Kee, former CEO of Magic Valley Regional Medical Center in Twin Falls, took over at St. Luke's Wood River in April. He said he has since realized there is "community dissatisfaction" with prices. He acknowledged that he's heard of valley residents driving to Boise or Twin Falls to receive elective care instead of doing it in the Wood River Valley.
"People living here go to Costco (in Twin Falls)," he said. "What we're facing here in the hospital is also a challenge for anyone in retail here."
He said locals want the same service despite the comparably insignificant demand of the small population here. Kee said small retail may never be competitive with a big box store unless certain sacrifices are made.
"It's just a difficult environment," Kee said.
Kee and hospital board member Jon Thorson said that in order to bring prices down while maintaining the same quality of service, something has to be cut. That's going to be the hours of operation for certain services, they said. Currently, the hospital offers many services 24 hours a day, 365 days a year—more than the traditional 8 a.m. to 5 p.m.
"There's probably no hospital in the U.S. of our size with an ER like ours," Thorson said.
Thorson and Kee said the ER would remain a "24/7 service," but some of the elective, non-emergency services will have limited hours.

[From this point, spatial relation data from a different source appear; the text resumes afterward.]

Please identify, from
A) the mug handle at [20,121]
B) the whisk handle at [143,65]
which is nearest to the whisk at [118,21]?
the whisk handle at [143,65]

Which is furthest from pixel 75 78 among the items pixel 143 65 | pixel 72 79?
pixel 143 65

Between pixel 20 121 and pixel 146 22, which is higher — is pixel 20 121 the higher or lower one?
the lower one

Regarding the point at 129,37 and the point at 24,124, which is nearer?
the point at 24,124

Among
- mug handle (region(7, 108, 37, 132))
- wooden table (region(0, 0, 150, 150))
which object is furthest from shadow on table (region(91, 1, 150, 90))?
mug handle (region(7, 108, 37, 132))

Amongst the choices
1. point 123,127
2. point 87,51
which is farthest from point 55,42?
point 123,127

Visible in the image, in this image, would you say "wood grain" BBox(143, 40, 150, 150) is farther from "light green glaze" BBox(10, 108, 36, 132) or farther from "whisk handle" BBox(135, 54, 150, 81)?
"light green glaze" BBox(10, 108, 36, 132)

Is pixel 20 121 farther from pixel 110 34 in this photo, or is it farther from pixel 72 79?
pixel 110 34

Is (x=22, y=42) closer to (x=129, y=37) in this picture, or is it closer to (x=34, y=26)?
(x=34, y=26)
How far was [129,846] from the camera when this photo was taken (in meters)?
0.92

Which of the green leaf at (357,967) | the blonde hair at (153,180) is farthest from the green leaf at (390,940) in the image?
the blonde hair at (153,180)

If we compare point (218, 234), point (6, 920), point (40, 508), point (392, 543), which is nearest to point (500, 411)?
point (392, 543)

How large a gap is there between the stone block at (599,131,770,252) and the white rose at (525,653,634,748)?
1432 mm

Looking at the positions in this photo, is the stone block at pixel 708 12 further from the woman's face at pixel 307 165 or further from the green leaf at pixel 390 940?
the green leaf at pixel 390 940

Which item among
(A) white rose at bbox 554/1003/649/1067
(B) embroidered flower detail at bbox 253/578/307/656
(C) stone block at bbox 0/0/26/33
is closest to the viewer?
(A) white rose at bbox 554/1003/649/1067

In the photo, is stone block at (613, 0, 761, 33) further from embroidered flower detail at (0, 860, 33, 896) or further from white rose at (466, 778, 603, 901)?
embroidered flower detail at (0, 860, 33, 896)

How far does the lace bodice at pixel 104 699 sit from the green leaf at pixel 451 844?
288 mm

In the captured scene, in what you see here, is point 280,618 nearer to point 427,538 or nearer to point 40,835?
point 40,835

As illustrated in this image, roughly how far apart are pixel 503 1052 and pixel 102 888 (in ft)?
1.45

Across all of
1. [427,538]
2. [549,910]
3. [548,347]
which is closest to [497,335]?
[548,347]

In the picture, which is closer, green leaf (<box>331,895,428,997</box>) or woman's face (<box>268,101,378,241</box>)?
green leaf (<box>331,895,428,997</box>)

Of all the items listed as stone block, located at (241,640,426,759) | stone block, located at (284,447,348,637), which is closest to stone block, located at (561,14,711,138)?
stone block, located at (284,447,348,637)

They said the details of those time cuts haven't been determined, but will be announced before Oct. 1.
Fewer hours will bring prices down because the cost of being open to patients all the time is passed on to the customer.
"We have to be efficient," Thorson said. "More efficient than we are."
Kee said the hospital has been considering aligning its prices for about 18 months, but it didn't become "obvious" that a change was needed until the weak economy exacerbated the problem for patients.
"Time has come to deal with it," Kee said.